No início de “Las Malas”, há uma cena comovente: um bebê abandonado no parque é encontrado e adotado por Tía Encarna, uma travesti anciã que tem um “instinto maternal teatral”, mas o destino de ambos, mãe e filho, é trágico.  A maternidade travesti ainda é um tabu?

Não sei. No livro é, porque situa uma cidade em uma época específica. Agora, tenho muitas amigas travestis que assumiram a função de mãe e está tudo muito bem. Mas, claro, em Las Malas é essencial para o fracasso da história entre El Brillo de los Ojos [o bebê adotado] e La Tía Encarna [personagem que adota o bebê] que a sociedade se encarregue do trabalho sujo.

Você enfrentou resistências no meio literário antes de começar a publicar? Que conselhos daria às jovens autoras travestis iniciantes?

Não enfreitei resistências, porque eu não queria publicar! [Risos]. Eu escrevia no Facebook quase como um diário público, e algumas editoras começaram a ficar de olho em mim. Resisti muito tempo até sair La novia de Sandro, que é um livro de poemas. Cada livro que escrevi foi a partir de um convite de uma editora, não o contrário. É claro que eu tinha um reconhecimento mínimo por ser atriz e tudo mais, então eles podiam correr o risco de me publicar. Além disso, no Facebook também podiam constatar como as pessoas reagiam ao ler o que eu escrevia. 
 

É claro que sou uma pessoa difícil.

É claro que sou uma pessoa difícil, porque sou travesti, desbocada, tenho menos escrúpulos na hora de conviver, conversar etc. Nesse sentido, é claro que há resistência, mas não para publicar o que escrevo. Eu ia te dizer que não tenho nada a dizer a outras escritoras travestis. Talvez não se trate de publicações e editoras, que são um jogo à parte da escrita. Mas, sim, tenho algo a dizer: as pessoas adoram nosso sofrimento. Elas adoram ouvir o que dizemos sobre nosso sofrimento. Elas nos forçam a falar de identidade, mas eu acho melhor criar monstros.
 
Marguerite Duras, Wislawa Szymborska e Carson McCullers são citadas como influências sobre você. Costuma priorizar a literatura feita por mulheres?

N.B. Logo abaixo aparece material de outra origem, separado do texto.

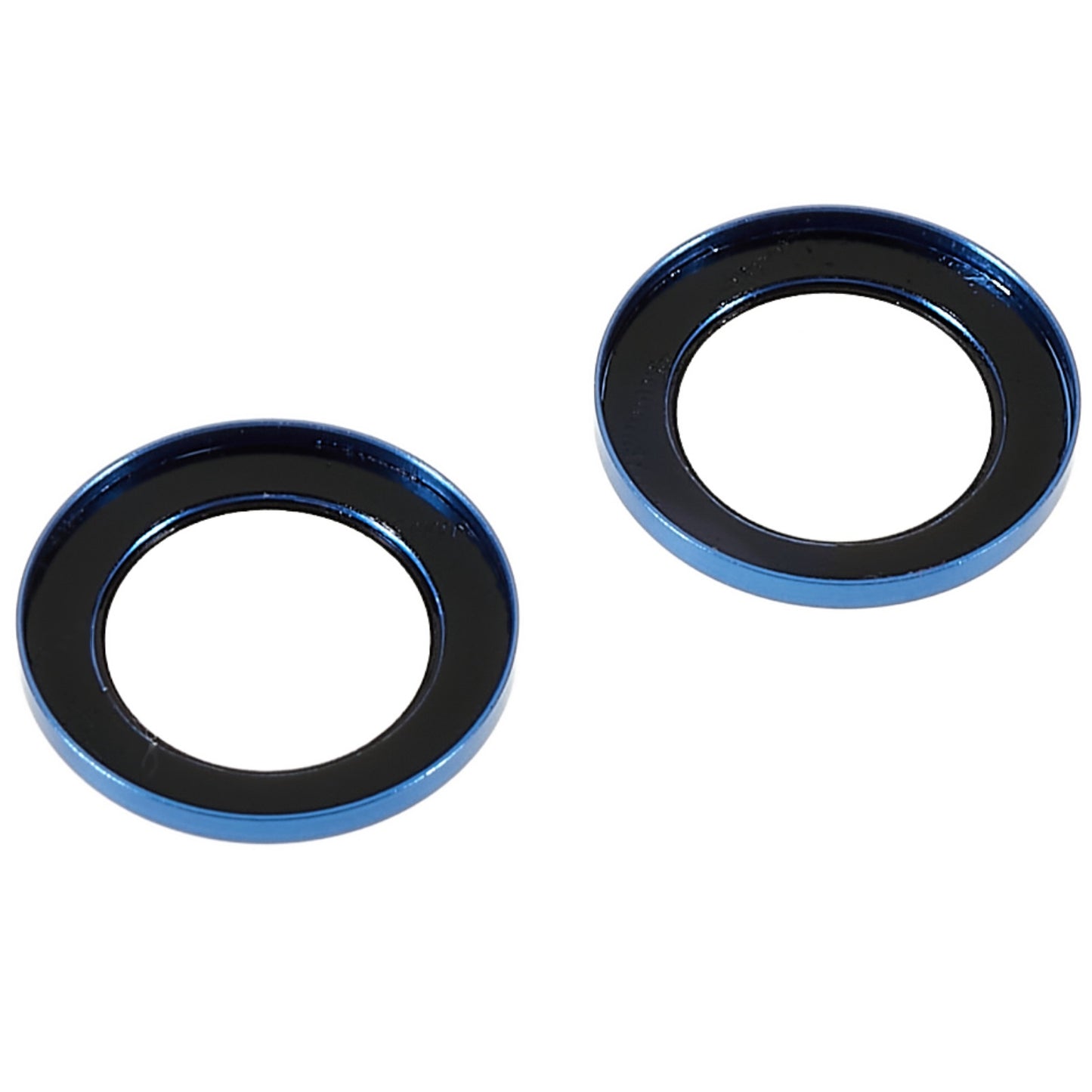 2Pcs / Set Phone Rear Camera Lens Protector for iPhone 14 6.1 inch / 14 Plus 6.7 inch, Anti-scratch High Transmittance Tempered Glass Lens Protection Film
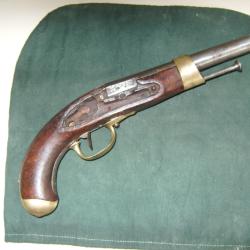 Pistolet r&eacute;glementaire de cavalerie An XIII
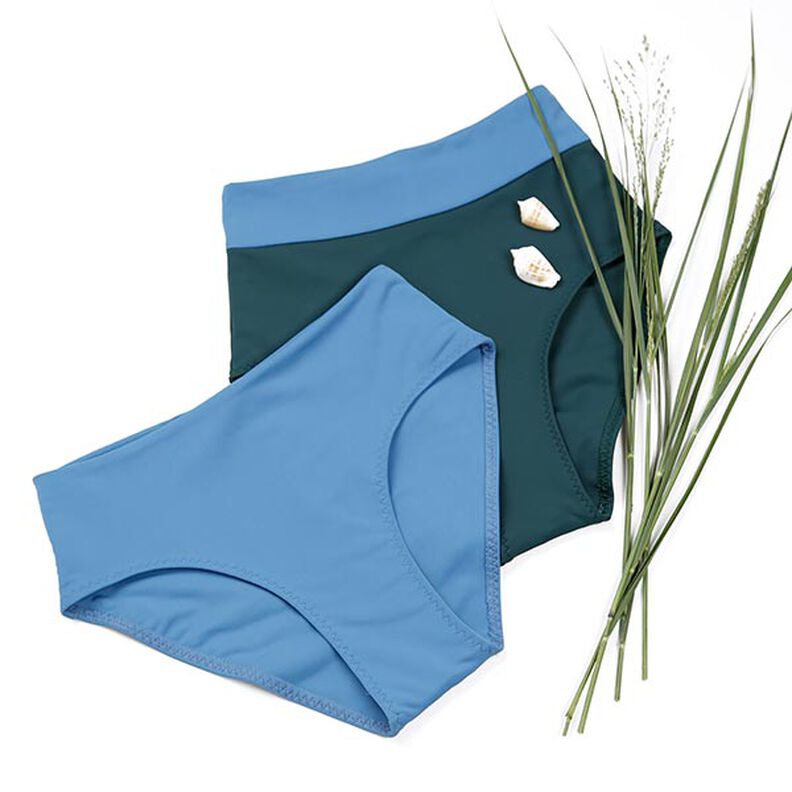 FRAU APRIL - Bukser med høj og mellemhøj talje eller bikiniunderdel, Studio Schnittreif  | XS -  XXL,  image number 2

Sim! Assim é, mas é inconsciente. Gosto mais dos assuntos que as escritoras abordam ou de como elas os abordam. Sempre fui assim como leitora. Digo isso em El viaje inútil. Acho que as escritoras corriam riscos por saber que possivelmente ninguém as leria. Hoje já não é mais assim, agora muitas mulheres são publicadas, mas, quando comecei a ler, não era assim.

Quais são seus próximos projetos literários?

Não tenho projetos, tenho compromissos. Um livro sobre o trabalho de vendedores ambulantes, a reedição do romance Tesis sobre una domesticación. E escrever, ser escrava da escrita.